Mary Quant and the birth of the Mini Skirt
While Quant is often credited with creating the Mini Skirt, she actually played a smaller role in its creation. Her most famous garment was actually inspired by the growing popularity of micro skirts, which were very short skirts that extended only as far as the thighs. By the mid-1960s, the microskirt was in vogue as it was a novel idea to wear something shorter than what was socially acceptable. However, it was also considered indecent and inappropriate for public wear. Quant decided to take the micro skirt a step further and create a shorter garment that would be considered scandalous in its own right. She reasoned that if the public was going to be scandalized by shorter skirts, then they might as well go all the way and create a garment that was shorter than the microskirt.
The Rise of Ready-to-Wear Fashion
People in the 1950s were mostly concerned with looking fashionable, but they did so by sewing their own garments or getting them tailor-made by an atelier. Ready-to-wear, which means garments that are manufactured in bulk and sold already made, was a rarity. Quant’s big idea was that she would sell garments that were already made and ready to wear. Her garments would be ready to wear (instead of needing alterations) and they would cost only a fraction of the price of tailor-made garments. By the mid-1950s, Quant was already designing and selling ready-to-wear garments. She was one of the first to do so, and her garments were an immediate success. Stores like Marks and Spencer began selling her garments and, as a result, many socialites began to wear Quant’s style. These socialites were, in turn, photographed wearing Quant’s designs, which only helped to increase her popularity.
The Rise of the Mini Skirt
Quant’s designs tended to be bold and colorful, with a focus on mini dresses, mini skirts and other garments that were shorter than what was traditional for that time period. Quant’s garments helped to further the rise of the mini skirt, which was initially inspired by the growing popularity of micro skirts. Quant’s mini-dresses and mini skirts were far shorter than anything that had been worn before. While there had always been short skirts, Quant’s garments were far shorter than the hemlines of the time. Quant’s garments were not only shorter they were also tighter and fitted, so they showed off a lot of skin.
The End of an Era
Quant’s style was always intended to be a passing fad, but its popularity proved to be stronger than anyone could foresee. Quant was a designer who always looked to the next trend and tried to stay ahead of the curve. In the 1960s, she sensed that her style was growing stale. She wanted to change the focus of her garments to something more thoughtful and serious. In 1965, she released a line of garments that included long and flowing skirts and muted colors. This was done in an attempt to get away from the loud, bold and flamboyant styles that were so popular at the time. However, her new designs were not well received by her customers. Quant’s customers wanted something more attention-grabbing, bolder, and more flamboyant. They wanted something that would draw attention to themselves, and they weren’t interested in more reserved and demure styles.
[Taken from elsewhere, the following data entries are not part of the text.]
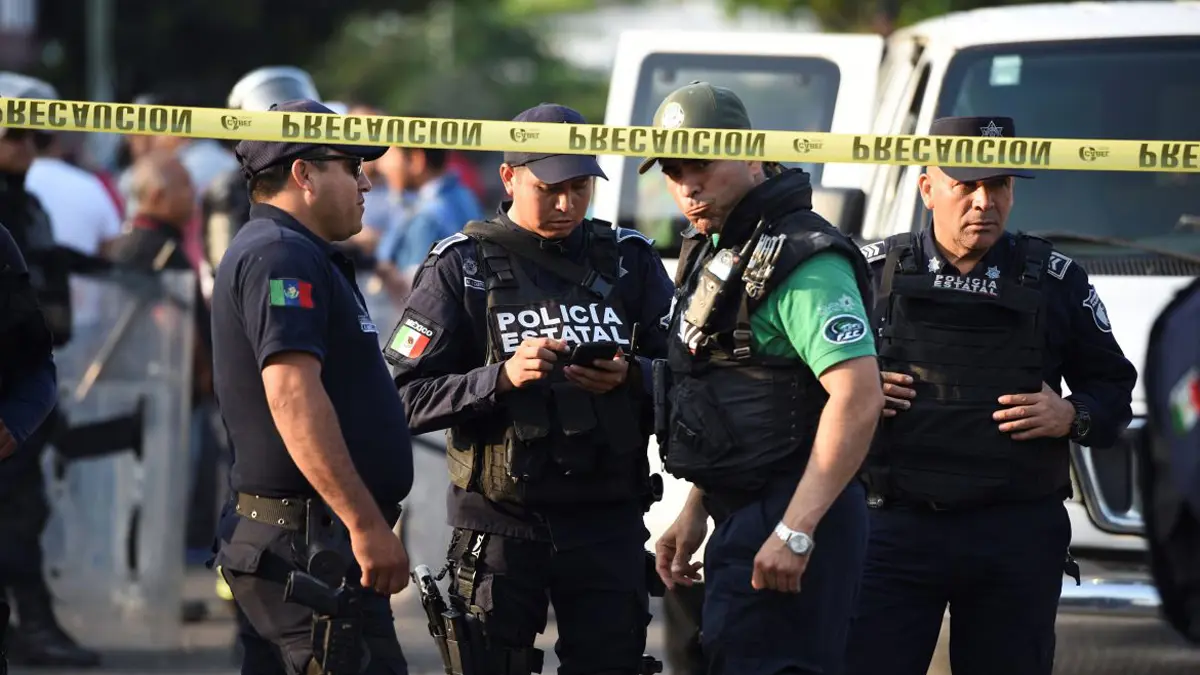 مقتل 414 شرطيًّا مكسيكيًّا على يد عصابات المخدرات خلال 2019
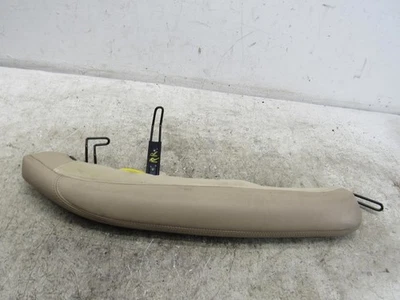 2011 2013 Hyundai Equus right passenger rear back seat side filler cushion pad Foto 1 de 4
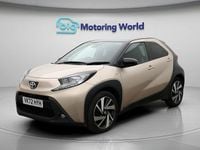 Used Toyota Aygo X 72 HP (52 kW) 2025 SUV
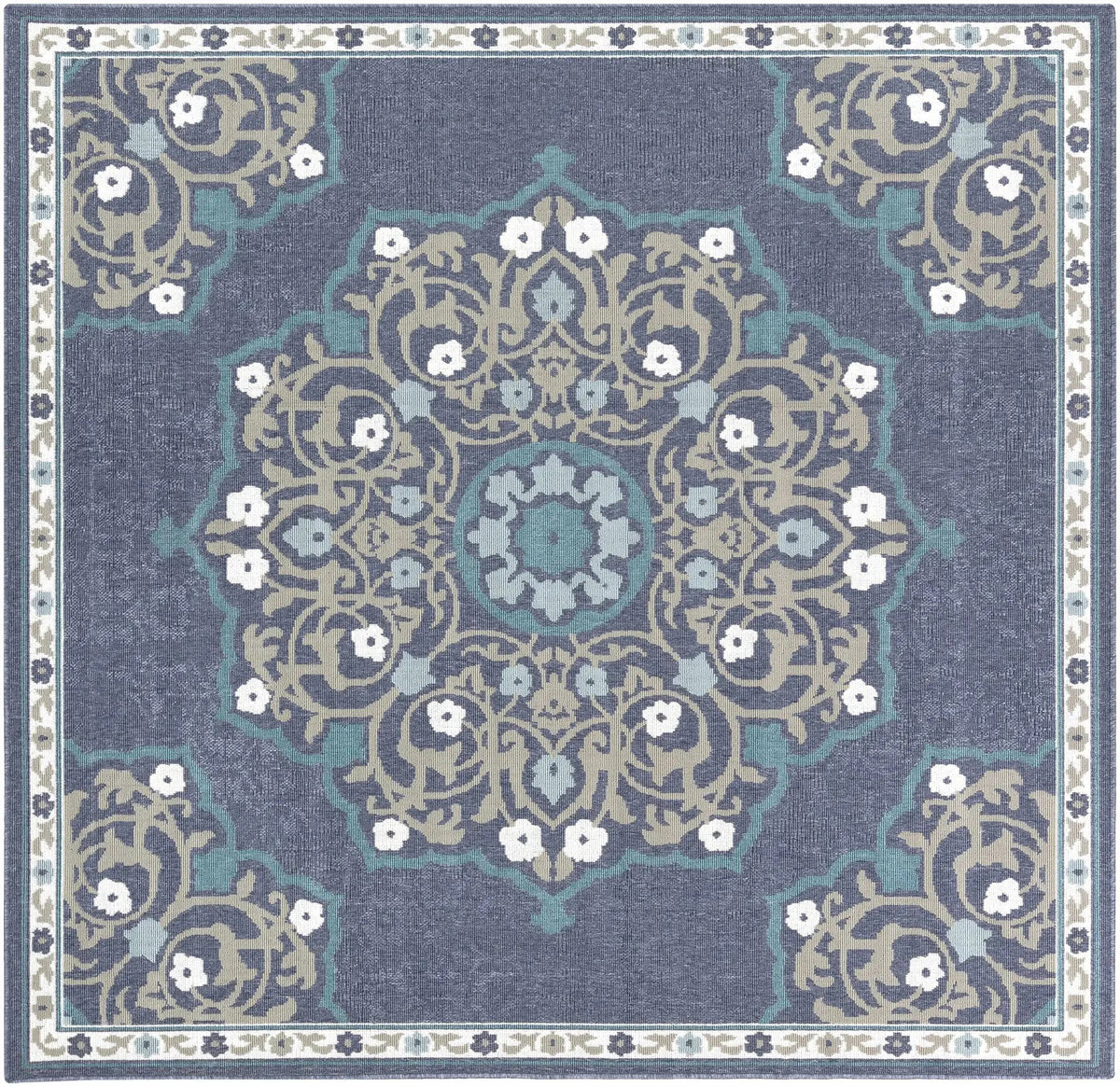 Penland Outdoor Area Rug - Clearance, photo 4 of 13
Quant’s legacy is that she helped to bring fashion to the masses. In the past, only the rich could afford to tailor their garments or purchase custom-made clothing. By creating ready-to-wear garments and selling them at a low price, she opened up the world of fashion to the working classes. Quant’s style proved to be so popular that it spawned an entire generation of designers who adopted a similar aesthetic – designers like Mary Honniball, Anne Hardy and Barbara Hulanicki. These designers helped to popularize the mini Skirt and the use of bold colors, short hemlines, and flamboyant silhouettes. The style that these designers helped to popularize is often referred to as Swinging London fashion.